- **TEXT FOR ANALYSIS**:
-- Opening Marker --

# Usual problems encountered when using lcmm package

We list here some recurrent problems reported by users. Other issues, questions, concerns may have been reported in github: https://github.com/CecileProust-Lima/lcmm/issues/ .

Please refer to github, both closed and opened issues, before sending any question. And please ask the questions via github only.

# Why my model did not converge?

It sometimes happens that a model does not converge correctly. This is due most of the time to the very stringent criterion based on the “derivatives”. This criterion uses both the first derivatives and the inverse of the matrix of the second derivatives (Hessian). It ensures that the program converges at a maximum. When it can’t be computed correctly (most of the time because the Hessian is not definite positive), the program reports “second derivatives = 1”.

There are several reasons that may induce a non convergence, e.g.:

1. When the time variable (or more generally a variable with random effects) is in a unit which induces too small associated parameters (for very small changes per day). In that case, changing the scale (for instance with months or years) may solve the problem.

2. In models with splines in the link function (lcmm, multlcmm, Jointlcmm, mpjlcmm) or with splines in the baseline risk function (Jointlcmm, mpjlcmm), a parameter associated with splines very close to zero may prevent for correct convergence as it is at the border of the parameter space. In that case, this parameter can be fixed to 0 and convergence should be reached immediately.

-- Closing Marker --

- **DATA EXTRACT**:
-- Opening Marker --

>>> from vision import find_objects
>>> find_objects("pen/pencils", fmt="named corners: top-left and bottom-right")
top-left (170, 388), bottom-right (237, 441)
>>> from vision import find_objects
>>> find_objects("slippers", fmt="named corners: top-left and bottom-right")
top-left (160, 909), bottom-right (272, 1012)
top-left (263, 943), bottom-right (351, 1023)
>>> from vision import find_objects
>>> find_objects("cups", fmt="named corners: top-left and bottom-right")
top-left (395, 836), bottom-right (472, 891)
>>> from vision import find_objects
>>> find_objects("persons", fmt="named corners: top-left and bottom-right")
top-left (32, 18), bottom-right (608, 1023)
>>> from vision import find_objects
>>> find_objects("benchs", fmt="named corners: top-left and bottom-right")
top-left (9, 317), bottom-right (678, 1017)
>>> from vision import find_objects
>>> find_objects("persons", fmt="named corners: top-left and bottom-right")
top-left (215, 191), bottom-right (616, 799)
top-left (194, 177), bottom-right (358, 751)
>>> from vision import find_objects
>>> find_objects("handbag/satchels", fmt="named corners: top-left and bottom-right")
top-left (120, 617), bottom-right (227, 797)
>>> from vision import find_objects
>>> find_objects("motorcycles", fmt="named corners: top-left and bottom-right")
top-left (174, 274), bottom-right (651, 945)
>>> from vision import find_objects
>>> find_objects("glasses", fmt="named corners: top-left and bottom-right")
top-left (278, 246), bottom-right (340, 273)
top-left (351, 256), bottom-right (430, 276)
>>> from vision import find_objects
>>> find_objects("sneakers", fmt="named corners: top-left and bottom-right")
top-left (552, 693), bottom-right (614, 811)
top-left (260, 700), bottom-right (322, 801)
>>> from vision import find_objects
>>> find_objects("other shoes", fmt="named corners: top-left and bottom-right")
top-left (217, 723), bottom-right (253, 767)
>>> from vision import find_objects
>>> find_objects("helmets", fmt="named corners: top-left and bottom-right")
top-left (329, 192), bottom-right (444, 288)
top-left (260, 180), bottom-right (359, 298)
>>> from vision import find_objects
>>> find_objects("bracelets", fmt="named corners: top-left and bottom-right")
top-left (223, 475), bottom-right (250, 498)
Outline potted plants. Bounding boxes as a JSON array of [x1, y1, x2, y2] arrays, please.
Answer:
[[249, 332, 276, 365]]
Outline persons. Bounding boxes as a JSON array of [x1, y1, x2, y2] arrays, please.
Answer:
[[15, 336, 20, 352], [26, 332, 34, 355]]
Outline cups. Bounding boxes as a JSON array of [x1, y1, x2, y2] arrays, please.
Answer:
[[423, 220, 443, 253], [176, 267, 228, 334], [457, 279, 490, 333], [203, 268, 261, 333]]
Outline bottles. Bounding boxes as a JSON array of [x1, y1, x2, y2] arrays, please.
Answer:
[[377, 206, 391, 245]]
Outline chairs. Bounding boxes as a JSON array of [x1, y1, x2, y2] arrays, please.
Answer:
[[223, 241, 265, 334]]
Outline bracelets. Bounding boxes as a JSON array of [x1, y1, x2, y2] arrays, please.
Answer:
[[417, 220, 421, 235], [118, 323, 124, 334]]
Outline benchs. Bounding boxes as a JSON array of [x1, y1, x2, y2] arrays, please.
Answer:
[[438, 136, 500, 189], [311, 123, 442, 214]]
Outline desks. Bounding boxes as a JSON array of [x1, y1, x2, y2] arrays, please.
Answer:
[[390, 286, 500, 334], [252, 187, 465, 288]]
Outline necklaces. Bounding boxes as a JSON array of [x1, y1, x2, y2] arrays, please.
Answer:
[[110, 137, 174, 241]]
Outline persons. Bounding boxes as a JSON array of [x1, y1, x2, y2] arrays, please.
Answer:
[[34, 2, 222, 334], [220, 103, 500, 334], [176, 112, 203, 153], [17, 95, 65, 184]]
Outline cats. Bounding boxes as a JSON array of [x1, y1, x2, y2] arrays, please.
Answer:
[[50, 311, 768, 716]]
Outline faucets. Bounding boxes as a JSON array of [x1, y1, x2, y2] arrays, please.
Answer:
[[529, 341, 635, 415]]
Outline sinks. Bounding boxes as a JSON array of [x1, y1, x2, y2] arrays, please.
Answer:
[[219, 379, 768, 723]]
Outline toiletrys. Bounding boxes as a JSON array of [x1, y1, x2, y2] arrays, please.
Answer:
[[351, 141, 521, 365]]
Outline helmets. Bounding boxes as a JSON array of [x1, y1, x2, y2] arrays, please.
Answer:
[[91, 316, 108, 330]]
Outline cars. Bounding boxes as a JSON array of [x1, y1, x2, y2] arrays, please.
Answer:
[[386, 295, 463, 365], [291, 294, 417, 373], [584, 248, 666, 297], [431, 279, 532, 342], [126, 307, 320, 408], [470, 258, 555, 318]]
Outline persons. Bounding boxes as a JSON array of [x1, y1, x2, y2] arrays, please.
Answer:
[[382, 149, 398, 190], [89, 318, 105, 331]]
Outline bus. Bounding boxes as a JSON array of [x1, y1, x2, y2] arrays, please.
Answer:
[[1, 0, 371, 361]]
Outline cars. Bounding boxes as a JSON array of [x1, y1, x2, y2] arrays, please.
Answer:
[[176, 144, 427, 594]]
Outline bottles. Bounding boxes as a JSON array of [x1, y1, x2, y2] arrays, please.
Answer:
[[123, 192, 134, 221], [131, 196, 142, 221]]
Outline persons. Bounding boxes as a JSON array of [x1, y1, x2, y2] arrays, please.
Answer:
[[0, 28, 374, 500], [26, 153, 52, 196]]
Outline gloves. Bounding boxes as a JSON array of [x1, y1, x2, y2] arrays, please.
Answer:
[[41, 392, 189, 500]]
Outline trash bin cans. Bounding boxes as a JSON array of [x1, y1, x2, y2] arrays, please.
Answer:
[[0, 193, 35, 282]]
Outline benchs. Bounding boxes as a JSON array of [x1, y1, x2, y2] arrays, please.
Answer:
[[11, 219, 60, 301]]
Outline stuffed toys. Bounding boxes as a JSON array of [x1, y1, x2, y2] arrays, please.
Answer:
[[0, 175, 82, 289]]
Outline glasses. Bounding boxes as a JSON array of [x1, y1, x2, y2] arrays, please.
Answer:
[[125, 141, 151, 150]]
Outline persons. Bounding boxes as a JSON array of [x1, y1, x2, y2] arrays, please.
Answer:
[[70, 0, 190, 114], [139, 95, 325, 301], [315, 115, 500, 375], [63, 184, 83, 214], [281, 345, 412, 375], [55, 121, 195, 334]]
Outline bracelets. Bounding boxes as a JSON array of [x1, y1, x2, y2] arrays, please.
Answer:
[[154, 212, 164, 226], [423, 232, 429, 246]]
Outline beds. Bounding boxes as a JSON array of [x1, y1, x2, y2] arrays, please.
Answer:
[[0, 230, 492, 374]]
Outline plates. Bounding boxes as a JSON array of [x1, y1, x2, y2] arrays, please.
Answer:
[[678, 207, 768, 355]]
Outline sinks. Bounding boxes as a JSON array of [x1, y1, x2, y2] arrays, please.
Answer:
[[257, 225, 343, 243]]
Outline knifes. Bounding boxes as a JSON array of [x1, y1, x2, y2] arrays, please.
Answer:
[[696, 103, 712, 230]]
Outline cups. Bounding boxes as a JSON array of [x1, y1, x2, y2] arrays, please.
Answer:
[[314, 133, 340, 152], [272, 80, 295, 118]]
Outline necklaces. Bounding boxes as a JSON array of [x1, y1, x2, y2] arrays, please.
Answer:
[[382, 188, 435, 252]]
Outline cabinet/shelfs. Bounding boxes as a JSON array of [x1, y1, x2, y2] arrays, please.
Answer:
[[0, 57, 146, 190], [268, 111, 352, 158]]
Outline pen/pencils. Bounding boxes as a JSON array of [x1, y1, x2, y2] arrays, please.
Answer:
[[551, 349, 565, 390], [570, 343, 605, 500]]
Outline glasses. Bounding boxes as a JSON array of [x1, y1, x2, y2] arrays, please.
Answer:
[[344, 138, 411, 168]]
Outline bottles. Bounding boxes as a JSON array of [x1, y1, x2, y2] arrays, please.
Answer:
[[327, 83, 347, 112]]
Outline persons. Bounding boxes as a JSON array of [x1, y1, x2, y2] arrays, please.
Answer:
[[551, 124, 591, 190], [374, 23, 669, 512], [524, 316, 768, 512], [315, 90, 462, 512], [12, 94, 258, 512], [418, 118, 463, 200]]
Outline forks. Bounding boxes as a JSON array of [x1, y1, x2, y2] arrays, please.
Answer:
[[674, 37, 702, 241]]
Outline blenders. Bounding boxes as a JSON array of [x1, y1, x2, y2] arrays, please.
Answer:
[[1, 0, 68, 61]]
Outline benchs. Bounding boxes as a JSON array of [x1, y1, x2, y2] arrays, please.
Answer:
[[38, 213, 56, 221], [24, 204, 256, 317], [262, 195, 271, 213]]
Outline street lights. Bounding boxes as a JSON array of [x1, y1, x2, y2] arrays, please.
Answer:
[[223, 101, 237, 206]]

-- Closing Marker --

- **WORK TO COMPLETE**:
1. List every function named in parentheses in the lcmm troubleshooting text, counting each only once.
2. According to the lcmm troubleshooting text, what does the program report when the convergence criterion can't be computed correctly?
The rows have no role in this exercise.

- **OUTPUTS IN ORDER**:
1.
lcmm
multlcmm
Jointlcmm
mpjlcmm

2. It reports "second derivatives = 1".